American Telephone & Telegraph Co. yesterday said it would reduce prices for international telephone calls to 32 countries by an average of 10.1 percent beginning Jan. 2, a savings to customers of about $150 million a year.
An AT&T competitor, MCI Communications Corp. of Washington, said it would reevaluate its own long-distance prices. Analysts said the reduction is a sign that competition in the $6 billion international long-distance market will intensify over the next few years.
International long-distance service is being provided by MCI, GTE/Sprint and a handful of other companies, according to the Federal Communications Commission.
"Clearly, competition is increasing," said Mary Johnston, director of telecommunications research for the Yankee Group, a Massachusetts consulting firm. "AT&T about a year ago had the whole market. MCI has picked up 2 to 3 percent.

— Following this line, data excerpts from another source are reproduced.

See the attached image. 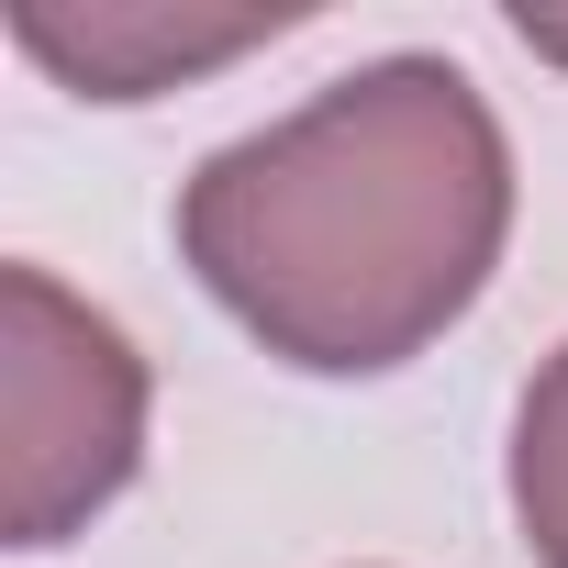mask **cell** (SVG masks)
<instances>
[{
	"label": "cell",
	"instance_id": "6da1fadb",
	"mask_svg": "<svg viewBox=\"0 0 568 568\" xmlns=\"http://www.w3.org/2000/svg\"><path fill=\"white\" fill-rule=\"evenodd\" d=\"M513 145L468 68L368 57L302 112L212 145L179 190L201 291L313 379L424 357L501 267Z\"/></svg>",
	"mask_w": 568,
	"mask_h": 568
},
{
	"label": "cell",
	"instance_id": "3957f363",
	"mask_svg": "<svg viewBox=\"0 0 568 568\" xmlns=\"http://www.w3.org/2000/svg\"><path fill=\"white\" fill-rule=\"evenodd\" d=\"M291 23L302 12H212V23H190V12H145V0H101V12L23 0V12H12L23 57H45L90 101H156V90H179V79H201V68L267 45V34H291Z\"/></svg>",
	"mask_w": 568,
	"mask_h": 568
},
{
	"label": "cell",
	"instance_id": "5b68a950",
	"mask_svg": "<svg viewBox=\"0 0 568 568\" xmlns=\"http://www.w3.org/2000/svg\"><path fill=\"white\" fill-rule=\"evenodd\" d=\"M513 34H524L535 57H557V68H568V12H535V0H524V12H513Z\"/></svg>",
	"mask_w": 568,
	"mask_h": 568
},
{
	"label": "cell",
	"instance_id": "7a4b0ae2",
	"mask_svg": "<svg viewBox=\"0 0 568 568\" xmlns=\"http://www.w3.org/2000/svg\"><path fill=\"white\" fill-rule=\"evenodd\" d=\"M145 468V357L34 256L0 267V535L57 546Z\"/></svg>",
	"mask_w": 568,
	"mask_h": 568
},
{
	"label": "cell",
	"instance_id": "277c9868",
	"mask_svg": "<svg viewBox=\"0 0 568 568\" xmlns=\"http://www.w3.org/2000/svg\"><path fill=\"white\" fill-rule=\"evenodd\" d=\"M513 524L535 568H568V346L513 402Z\"/></svg>",
	"mask_w": 568,
	"mask_h": 568
}]
</instances>
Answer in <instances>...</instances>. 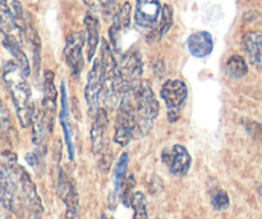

GTE/Sprint right now has a handful of countries . . . but they'll bring on countries like France and Japan next year."
Donna Jeagers, an analyst with PaineWebber, said, "AT&T doesn't want to see MCI and Sprint do the same cream-skimming they did in the domestic market . . . [AT&T's object is] to try and beat out some of the competition before it gets entrenched."
Analysts said AT&T has been exceeding its authorized rate of return and is looking to lower prices in segments of its business where prices were substantially above cost.
"We are just trying to get prices in line with cost," said Edith Herman, a spokeswoman for AT&T. "Where it doesn't cost as much to provide service, we are able to lower the cost, and that is a fair thing to do." In major international markets, such as the United Kingdom, she added, "We have head-to-head competition, and it is getting to be a very competitive area."
AT&T's proposed price cuts are 10.7 percent for calls to Andorra, Austria, Belgium, Denmark, France, West Germany, Italy, Lichtenstein, Monaco, The Netherlands, Norway, San Marino, Spain, Sweden, Switzerland and Vatican City; 12.8 percent for calls to the United Kingdom; 6.8 percent for calls to Australia, Hong Kong, Japan and Singapore; 6.2 percent for calls to Kuwait, Saudi Arabia and the United Arab Emirates; 18.1 percent for calls to Namibia, Nigeria and South Africa; 5.2 percent for calls to Mexico; 14.2 percent for calls to the Bahamas and Bermuda; 12.2 percent for calls to India; and 13.9 percent for calls to Venezuela.
AT&T has lowered its international rates several times in the last few years: In 1981, it cut international rates by 35 percent; in May 1984, it decreased charges on all international calls by 6.1 percent; and this June, it decreased rates to 87 countries by 6.6 percent. AT&T's proposal will be examined by the Federal Communications Commission to make sure the proposed rates are not priced below cost.
MCI, which now provides international service to 26 countries after introducing the service 18 months ago, said AT&T has no choice but to begin cutting prices for its international long-distance service. "AT&T has been overpriced in this market segment for years," spokesman Benjamin Banta said. "Because they had no competition, they got away with it. With competition in the market, they've got to do what they're doing."
MCI will look at its prices to make sure they are lower than AT&T's, and Banta maintains they still arefor most overseas calls. "We still say we're up to 30 percent lower than AT&T's prices," Banta said.